I know...just thought I'd throw in my nickel's worth.

----------


## hunter63

> After. Sorry I started this in another thread but didn't want to discuss it further there.  I grew up out here, learned to hunt on this property, never with any issues. Im curious now if PG&E owned it before and nothing was ever said. I just got off the phone with the county property manager and got a better understanding. I understand more what the issues are. I guess i'm griping about the people who abused the property to the point where they had to restrict it.
> 
> My grandparents spent the last half of there lives in this house. I moved to Kentucky, came back to California, and eventually moved back to what I considered home. Fishing out the front door and hunting out the back.
> 
> 
> Rick- I've tried the suggestions you said that wear feasible. Nothing can be done. Of course I can "just move" I plan on that. I'm more irritated how things changed and home isn't home anymore, because of the people that ruined it for everyone else.

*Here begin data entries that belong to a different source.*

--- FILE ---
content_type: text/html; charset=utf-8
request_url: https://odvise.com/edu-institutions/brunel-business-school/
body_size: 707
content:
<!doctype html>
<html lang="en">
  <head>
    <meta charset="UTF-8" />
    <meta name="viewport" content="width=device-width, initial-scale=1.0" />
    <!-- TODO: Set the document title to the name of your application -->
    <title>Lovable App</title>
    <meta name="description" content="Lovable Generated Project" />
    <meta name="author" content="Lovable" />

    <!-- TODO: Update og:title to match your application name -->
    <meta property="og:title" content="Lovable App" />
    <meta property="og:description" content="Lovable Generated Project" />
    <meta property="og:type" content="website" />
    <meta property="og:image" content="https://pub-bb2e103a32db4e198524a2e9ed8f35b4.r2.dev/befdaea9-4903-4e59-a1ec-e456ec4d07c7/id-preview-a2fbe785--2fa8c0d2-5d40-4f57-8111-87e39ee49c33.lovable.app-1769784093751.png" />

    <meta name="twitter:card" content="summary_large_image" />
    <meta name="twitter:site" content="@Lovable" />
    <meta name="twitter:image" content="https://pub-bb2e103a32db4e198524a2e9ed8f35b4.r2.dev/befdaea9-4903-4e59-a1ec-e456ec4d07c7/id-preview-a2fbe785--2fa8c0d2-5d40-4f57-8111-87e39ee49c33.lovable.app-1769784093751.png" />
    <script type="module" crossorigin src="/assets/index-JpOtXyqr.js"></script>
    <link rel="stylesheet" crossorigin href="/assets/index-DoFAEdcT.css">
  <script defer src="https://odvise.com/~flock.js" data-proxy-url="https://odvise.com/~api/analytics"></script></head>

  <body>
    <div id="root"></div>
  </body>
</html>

People that come out and dump all there crap, come out and tear everything up on ATVs and shoot everything making a mess.
> 
> Tresmon- There are signs about every 500 meters and then they stop at a point. 
> 
> What are your thoughts? Simply stay off? Or go far out of view and stay low?


My advice is to move on, what was yesterday isn't here today nor will it ever be appearantly, that location.

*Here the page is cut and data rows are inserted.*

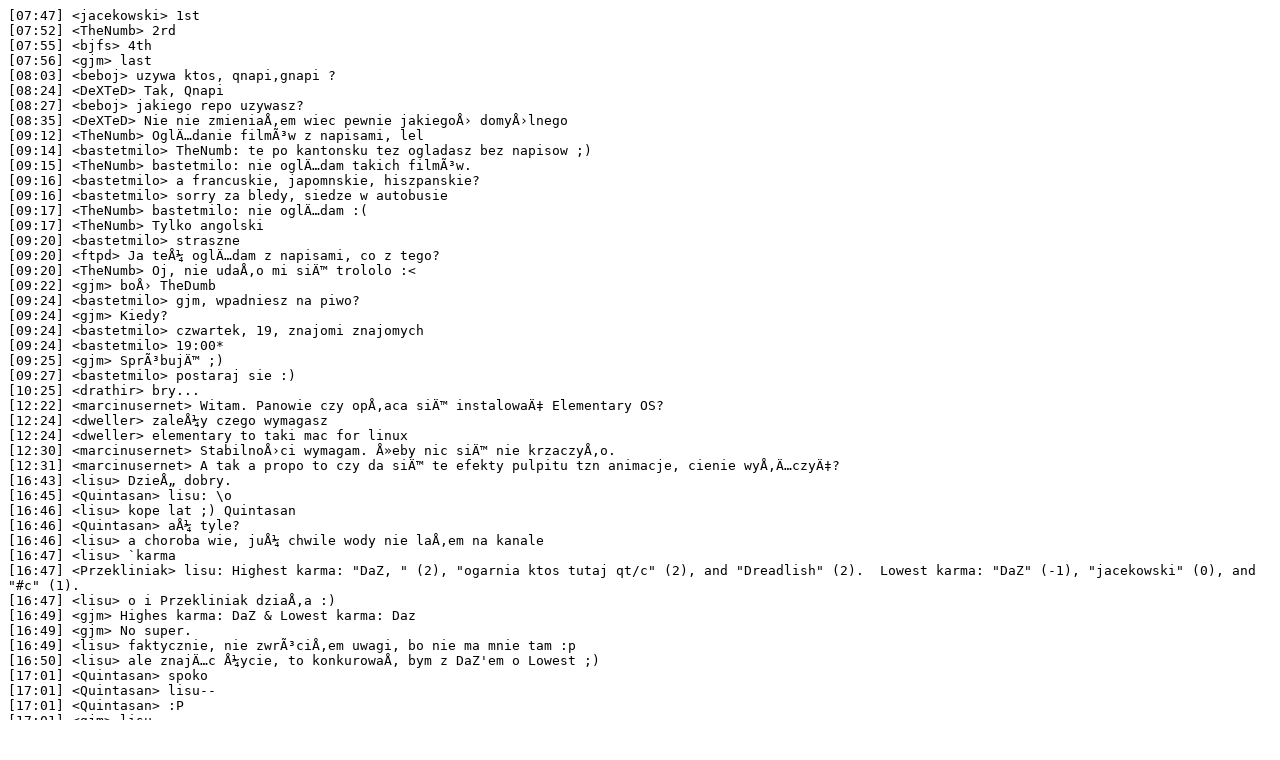

--- FILE ---
content_type: text/plain
request_url: https://irclogs.ubuntu.com/2013/08/12/%23ubuntu-pl.txt
body_size: 2175
content:
[07:47] <jacekowski> 1st
[07:52] <TheNumb> 2rd
[07:55] <bjfs> 4th
[07:56] <gjm> last
[08:03] <beboj> uzywa ktos, qnapi,gnapi ?
[08:24] <DeXTeD> Tak, Qnapi
[08:27] <beboj> jakiego repo uzywasz?
[08:35] <DeXTeD> Nie nie zmieniaÅ‚em wiec pewnie jakiegoÅ› domyÅ›lnego
[09:12] <TheNumb> OglÄ…danie filmÃ³w z napisami, lel
[09:14] <bastetmilo> TheNumb: te po kantonsku tez ogladasz bez napisow ;)
[09:15] <TheNumb> bastetmilo: nie oglÄ…dam takich filmÃ³w.
[09:16] <bastetmilo> a francuskie, japomnskie, hiszpanskie?
[09:16] <bastetmilo> sorry za bledy, siedze w autobusie
[09:17] <TheNumb> bastetmilo: nie oglÄ…dam :(
[09:17] <TheNumb> Tylko angolski
[09:20] <bastetmilo> straszne
[09:20] <ftpd> Ja teÅ¼ oglÄ…dam z napisami, co z tego?
[09:20] <TheNumb> Oj, nie udaÅ‚o mi siÄ™ trololo :<
[09:22] <gjm> boÅ› TheDumb
[09:24] <bastetmilo> gjm, wpadniesz na piwo?
[09:24] <gjm> Kiedy?
[09:24] <bastetmilo> czwartek, 19, znajomi znajomych
[09:24] <bastetmilo> 19:00*
[09:25] <gjm> SprÃ³bujÄ™ ;)
[09:27] <bastetmilo> postaraj sie :)
[10:25] <drathir> bry...
[12:22] <marcinusernet> Witam. Panowie czy opÅ‚aca siÄ™ instalowaÄ‡ Elementary OS?
[12:24] <dweller> zaleÅ¼y czego wymagasz
[12:24] <dweller> elementary to taki mac for linux
[12:30] <marcinusernet> StabilnoÅ›ci wymagam. Å»eby nic siÄ™ nie krzaczyÅ‚o.
[12:31] <marcinusernet> A tak a propo to czy da siÄ™ te efekty pulpitu tzn animacje, cienie wyÅ‚Ä…czyÄ‡?
[16:43] <lisu> DzieÅ„ dobry.
[16:45] <Quintasan> lisu: \o
[16:46] <lisu> kope lat ;) Quintasan
[16:46] <Quintasan> aÅ¼ tyle?
[16:46] <lisu> a choroba wie, juÅ¼ chwile wody nie laÅ‚em na kanale
[16:47] <lisu> `karma
[16:47] <Przekliniak> lisu: Highest karma: "DaZ, " (2), "ogarnia ktos tutaj qt/c" (2), and "Dreadlish" (2).  Lowest karma: "DaZ" (-1), "jacekowski" (0), and "#c" (1).
[16:47] <lisu> o i Przekliniak dziaÅ‚a :)
[16:49] <gjm> Highes karma: DaZ & Lowest karma: Daz
[16:49] <gjm> No super.
[16:49] <lisu> faktycznie, nie zwrÃ³ciÅ‚em uwagi, bo nie ma mnie tam :p
[16:50] <lisu> ale znajÄ…c Å¼ycie, to konkurowaÅ‚ bym z DaZ'em o Lowest ;)
[17:01] <Quintasan> spoko
[17:01] <Quintasan> lisu--
[17:01] <Quintasan> :P
[17:01] <gjm> lisu--
[17:01] <gjm> `karma
[17:01] <Przekliniak> gjm: Highest karma: "DaZ, " (2), "ogarnia ktos tutaj qt/c" (2), and "Dreadlish" (2).  Lowest karma: "lisu" (-2), "DaZ" (-1), and "jacekowski" (0).  You (gjm) are ranked 5 out of 25.
[17:01] <gjm> WygraÅ‚eÅ›.
[17:27] <lisu> lisu--
[17:27] <lisu> `karma
[17:27] <Przekliniak> lisu: Highest karma: "DaZ, " (2), "ogarnia ktos tutaj qt/c" (2), and "Dreadlish" (2).  Lowest karma: "lisu" (-2), "DaZ" (-1), and "jacekowski" (0).  You (lisu) are ranked 25 out of 25.
[17:27] <dweller> `karma
[17:27] <Przekliniak> dweller: Highest karma: "DaZ, " (2), "ogarnia ktos tutaj qt/c" (2), and "Dreadlish" (2).  Lowest karma: "lisu" (-2), "DaZ" (-1), and "jacekowski" (0).
[17:27] <dweller> wee
[17:27] <DaZ> how about umrzyjcie?
[17:32] <lisu> 'ja-je-bie' ale sam sie nie zminusuje ;(
[17:47] <jacekowski> lisu--
[17:50] <dweller> lisu--
[17:59] <Lucaszz> elo, wyszlo wrescie cos na ubunciaka co by moglo dorownac total commanderowi ?
[18:00] <BlessJah> bash
[18:01] <jacekowski> Lucaszz: midnight commander
[18:02] <gjm> A to znacie? http://www.obsession.se/gentoo/
[18:02] <Lucaszz> midnight commander nie ma podpowiadania sciezek ;p
[18:03] <gjm> A co tu podpowiadaÄ‡?
[20:03] <lisu> nara
[20:20] <denysonique> Jak zainstalowac niektore liby 32 bitowe?
[20:20] <denysonique> na systemie 64
[20:20] <denysonique> ./quake4.x86: error while loading shared libraries: libSDL-1.2.so.0: cannot open shared object file: No such file or directory
[20:20] <gjm> coÅ›tam-multilib
=== DaZ is now known as Da
=== Dreadlish is now known as DrOetker
=== DrOetker is now known as Dreadlish
=== Da is now known as DaZ
[21:28] <lucaszz> elo chce sie polaczyc po ssh
[21:28] <lucaszz> no i wlaze w terminal
[21:28] <lucaszz> wklepuje ssh nazwahosta.pl
[21:28] <lucaszz> i z automatu ustawia zlego uzytkownika
[21:28] <lucaszz> takiego jakiego mam zalogowanego w ubuntu,,,
[21:29] <drathir> normalne zachowanie...
[21:30] <lucaszz> to jak sie polaczyc po ssh jako uzytkownik123
[21:30] <drathir> man ssh
[21:30] <lucaszz> to moj pierwszy dzien z ssh
[21:30] <lucaszz> yyy z ubuntu
[21:31] <drathir> szukaj opcji -l
[21:31] <lucaszz> w linuxie jest raczej man niz /? /help ?
[21:31] <drathir> ssh wszedzie podobnie powinno sie zachowywac...
[21:32] <drathir> man daje ladny dostep do manuali...
[21:33] <drathir> ewentualnie ssh -h lub --help lub -help .
[21:34] <drathir> ktores powinno zadzialac...
[21:34] <lucaszz> dalem: ssh -l roman0077 roman0077.unixstorm.org i chyba dalej zle
[21:35] <drathir> cos wyrzuca?
[21:35] <lucaszz> ssh_exchange_identification: Connection closed by remote host
[21:35] <drathir> nie dawaj spacji po -l
[21:36] <drathir> albo za duzo blednych prob i zabezpieczenie sie wlaczylo na serwerze...
[21:37] <lucaszz> dalem ssh roman0077@roman0077.unixstorm.org
[21:37] <lucaszz> i to samo
[21:45] <jacekowski> nie zeby cos
[21:45] <jacekowski> ale
[21:46] <jacekowski> Host roman0077.unixstorm.org not found: 3(NXDOMAIN)
[21:46] <jacekowski> ssh user@nazwahosta
[21:50] <drathir> polacz sie bezposrednio po ip moze...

You have been given several good suggestions, what you do is now up to you......so I would say move on, use your head and try to find new places.

----------


## southard

Thank you Benesse. But its basic tactical planning make them think its to their advantage or that they're getting one over on you. Besides that it adds security to your house cause then you wouldnt have that blind spot or fire hazard.

----------


## southard

Shucks ya'll are gonna make me blush. It was something we de did as kids with the older Christmas tree farmers in OR. One or two days stacking hay or riding fence what have you cause they could only afford seasonal hands and only 1 fulltime hand. Then we could hunt their property, even got a property owner tag once and to shoot "goats" in the off season (any deer shot while protecting the crops off season had to be surrendered to the authorities). Had deals on both Mtn ranges and 1 in the valley.

----------


## Winter

It plainly says "No trespassing dumping".

I'm not sure what that means.

----------


## Rick

Let us start with the word trespass.It's from the Latin "trans" meaning, across, over, beyond. on the other side combined with the Latin "passer" which means, to have pee-waddins kicked out of you, Dutch rub or, more common in today's lexicon, wedgie. Shall I go on?

----------


## intothenew

> So you would go regardless of the sign? Or are you just saying find other places?



Find other places, and you will not regret it. 

I couldn't walk past that sign and enjoy it, could you? You are irritated on this side of that sign. intothenew is my advice.

----------


## LowKey

At least you still have the view. Where I grew up, all the woods and fields have houses on them now. No one will ever hike, play, or climb a tree there ever again.

----------


## matt47

Yep, better move on...for me I had to leave the continent entirely to find the kind of land I was looking for....Land use issues are a major reason why I chose to leave N. America in the first place and seek greener pastures overseas. Where I am now I am not hindered by all the rules, regulations, game wardens, civilian wannabe cops running around the woods,  and lack of access to wilderness land for hunting and livelihood that I found totally unacceptable in N. America. No I wouldn´t go back...And where I am now there are no farms or towns or private property within hundreds of miles! Its a breath of fresh air compared to southern Canada culturally and physically from where I grew up which is full of childish land owners who scream bloody murder when you dare to walk past their driveway...

----------


## Rick

Well, at least you have lots of land. That's a good thing for a country that has had 20 constitutions and 30 years of civilian rule. Keep those fingers crossed. Canada has had...oh, let me see...one constitution. You know that country is slightly smaller than Nevada, right? You traded Canada for Nevada. Canada! They are North America's less trigger happy half. And you won't get Poutine down there that's for sure. But, if things get slow you can always mosey over to Columbia and become a mule. Good luck in the next coup.

----------


## matt47

I'm talking about OZ mate, which is as big as the continental US, not Nevada lol...that's where my bush place is...in the *outback*.....Colombia is in South America and there ain't no coups down under....I am on vacation in S. America at the moment but ain't no way I live here, people take trips now and then to other places you know.....and I never cared much for poutine....so what are you talking about?

----------


## Rick

You need to clarify when the only thing you offer is an IP address. But, still. It's Canada. What's not to love, eh? They gave us Jim Carey...okay, not a good example. Mike Myers...okay not a good example. Pamela Anderson....okay, I'm drawing blanks at the moment. Oh! I know. William Shatner. There you go. Star Trek! See? What would life be without the Negotiator? Hmm?

----------


## matt47

################

----------


## crashdive123

Gun license?  Hmmmm.....never had one. :Innocent:

----------